At present, carbapenemase resistance Enterobacteria were mostly reported in K. pneumoniae, K. oxytoca, E. coli, Enterobacter, Serratia marcescens and Salmonella [1,10,12]. However, there have been few studies on carbapenem resistance in P. mirabilis strains. In fact, infections caused by carbapenem resistance P. mirabilis strains present a serious challenge due to their intrinsic resistance to colistin and tigecycline [2,3].

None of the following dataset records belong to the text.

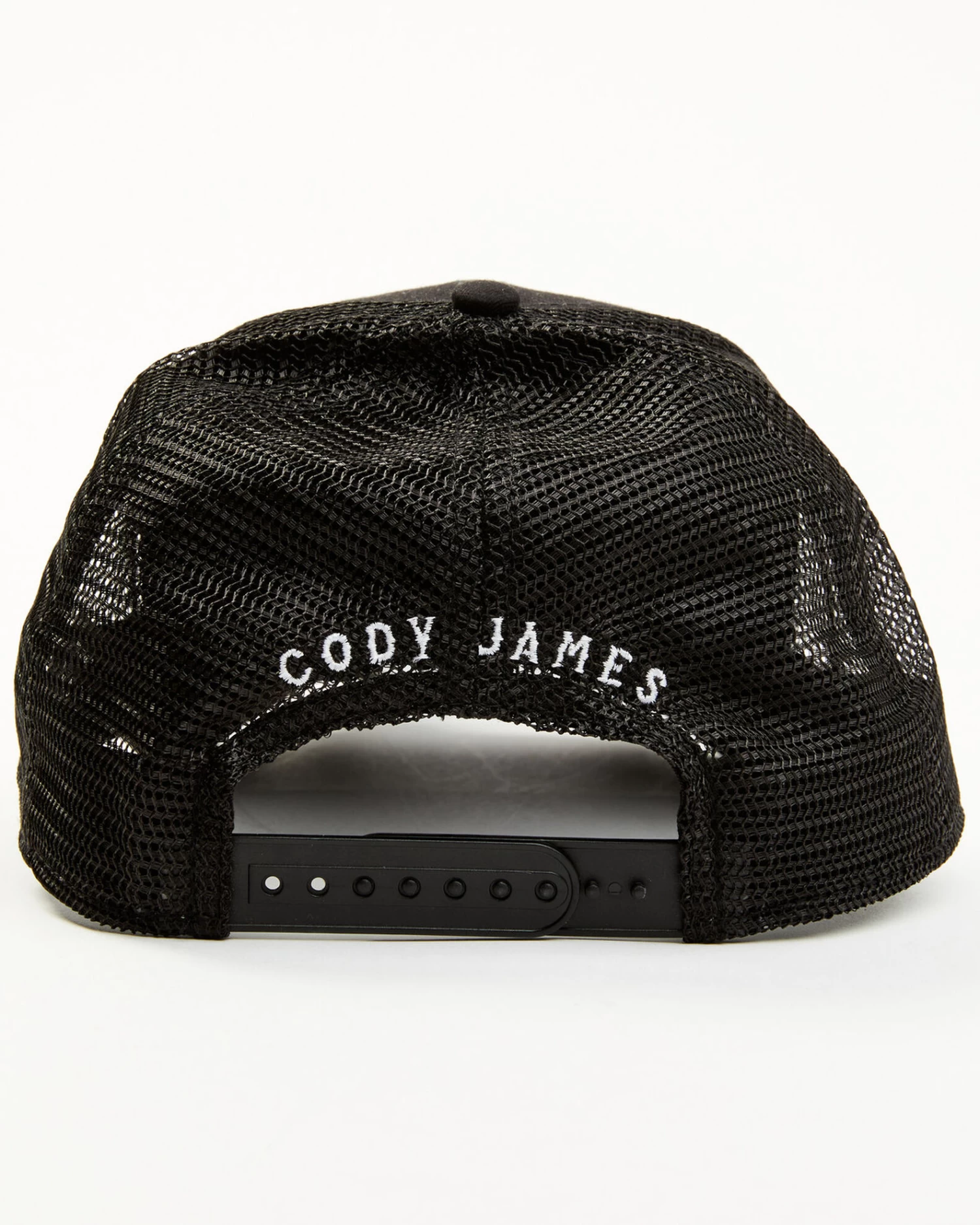 Cody James Men's Steerhorn Ball Cap 3 Cody James Men's Steerhorn Ball Cap - Image 3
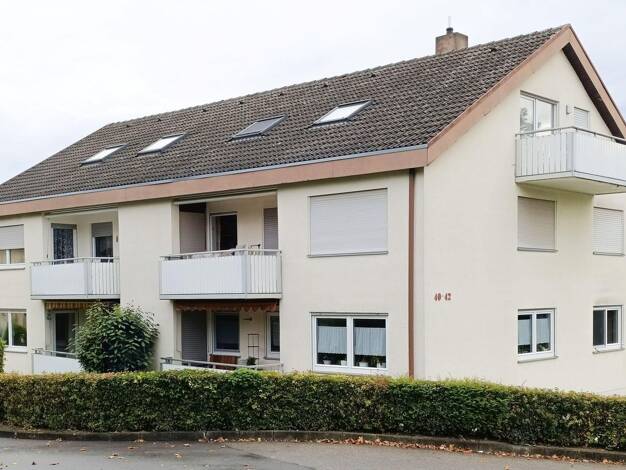 Wohnung zum Kauf provisionsfrei 199.000 € 3,5 Zimmer 82,4 m² EG Am weißen Bild 40 Biberach Biberach an der Riß 88400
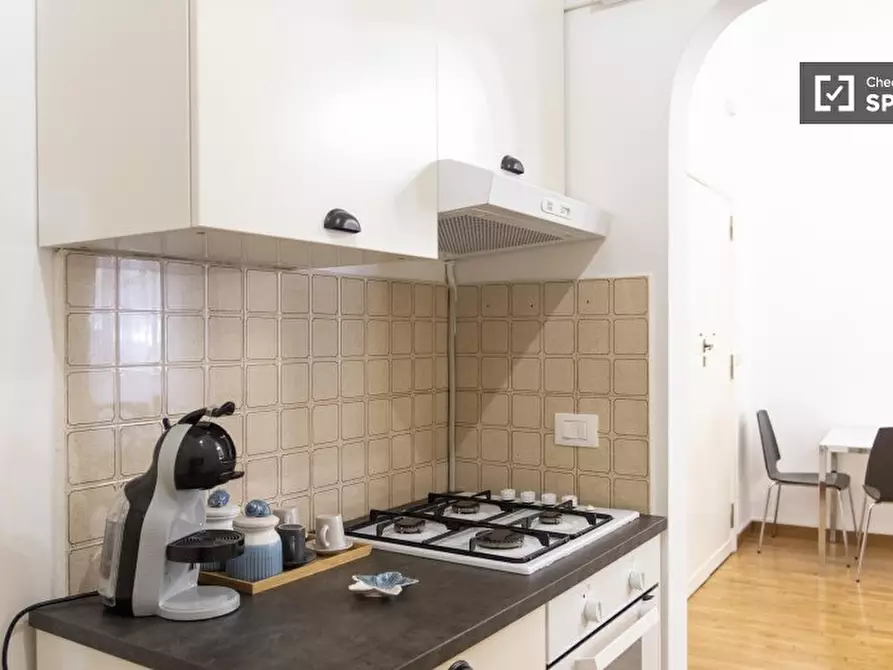 Immagine 13 di Appartamento in affitto  in Via Giovanni Antonelli a Roma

Our study showed 15 clinical P. mirabilis strains carrying blaKPC-2 carbapenemase resistance gene emerged in a Chinese hospital. Compared with other previous studies on P. mirabilis strains carrying blaKPC-2 gene [15], our strains displayed a higher MIC values of carbapenem resistance. MIC₅₀ of these isolates to IPM, MEM and ETP are 64 µg/mL, 16 µg/mL and 128 µg/mL, respectively. Noted, several strains displayed greater than or equal to 128 µg/mL to IPM, MEM and ETP. This may be related to carbapenem antibiotics that were widely used in clinics in recent years.

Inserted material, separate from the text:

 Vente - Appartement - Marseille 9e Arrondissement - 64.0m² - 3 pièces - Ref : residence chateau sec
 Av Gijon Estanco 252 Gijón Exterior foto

The modified Hodge test was performed to clear mechanism of carbapenem resistance, 7 P. mirabilis isolates were able to produce carbapenemases. Moreover, we also detected carbapenem resistance gene and confirmed that 11 of the 15 carbapenem resistant P. mirabilis isolates carried blaKPC-2 gene. Nevertheless, four isolates were negative for the carbapenem resistance gene. This suggests that additional mechanisms may be involved in carbapenem resistance in these strains. Among the possibilities for such a mechanism are porin alterations, which reduce the entry of carbapenems into the cell as has been shown mainly for imipenem resistant K. pneumoniae strains [16], or efflux pumps mechanisms, which are more common in nonfermenters such as Pseudomonas aeruginosa and Acinetobacter [17]. To further definite blaKPC-2 gene location, plasmid transformation experiment was performed. The plasmid carrying transformants from the 11 P. mirabilis strains successfully transferred the blaKPC-2 gene to the antibiotic susceptible E.coli J53 strains. In addition, AK is a good choice to carbapenem resistance P. mirabilis strains according to antibiotic susceptibility tests.

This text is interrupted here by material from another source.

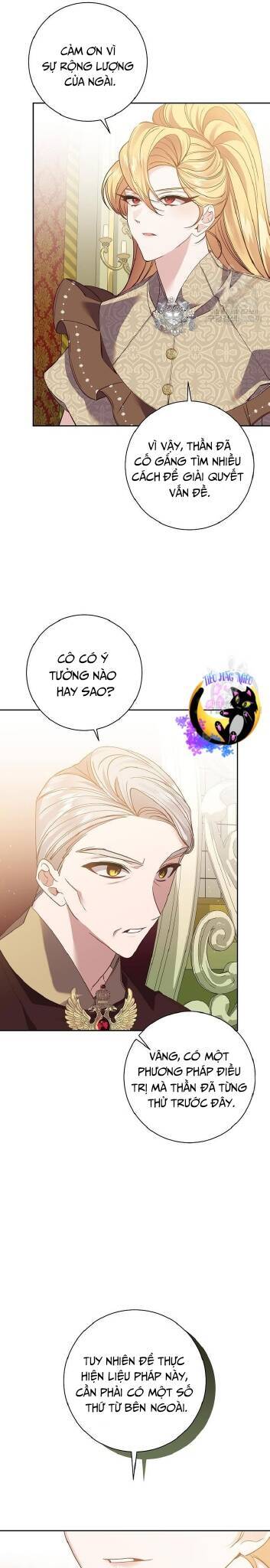 Đeo Bám Tôi Cũng Vô Ích Thôi Chapter 126 - Trang 2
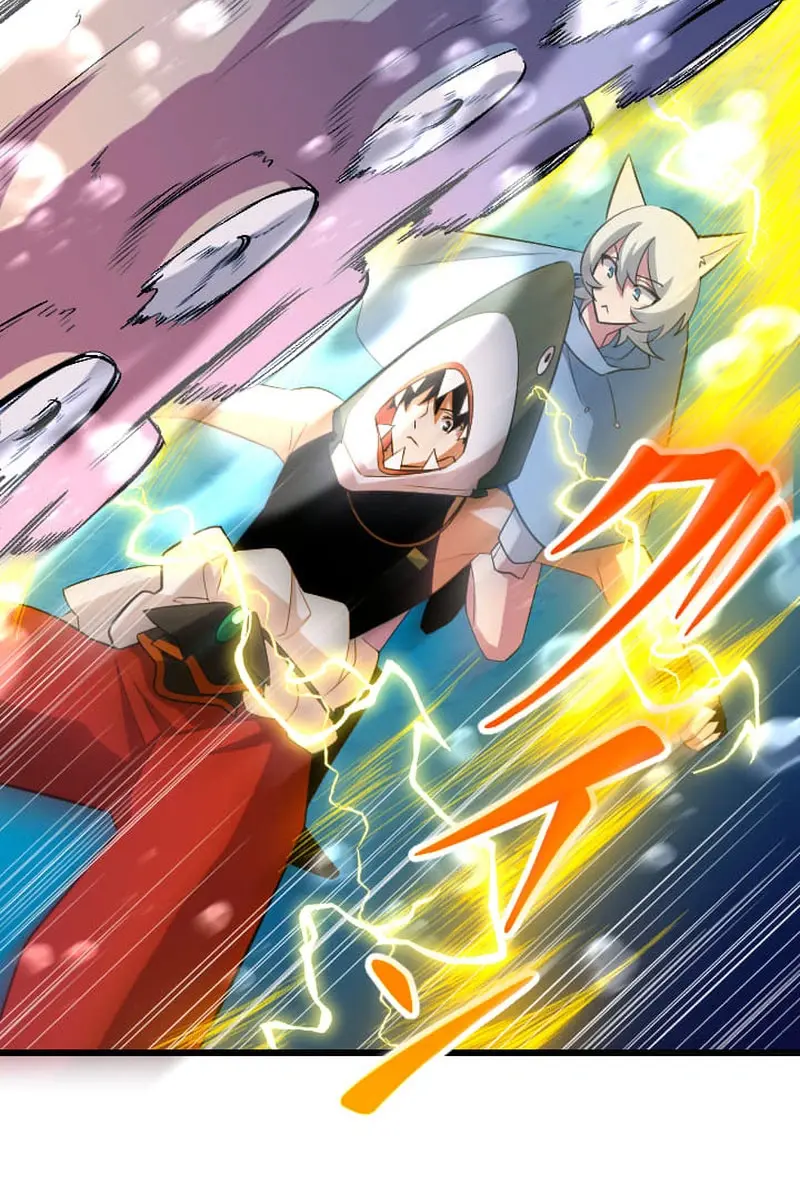 ??? Rank Hidden Equipment Musou Chapter 42 Page 54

In conclusion, carbapenem resistance P. mirabilis isolates was mainly mediated by blaKPC-2 gene in our hospital. It is essential to prevent the spread of such factors conferring high-level carbapenem resistance. Rapid and accurate detection of bacteria carrying multidrug-resistance genes will provide the basis for monitoring such resistance and, hopefully, improve clinical treatment.

This work is supported by the Zhejiang Medicine and Health Scientific Research Fund, Project (No. 2014KYA196).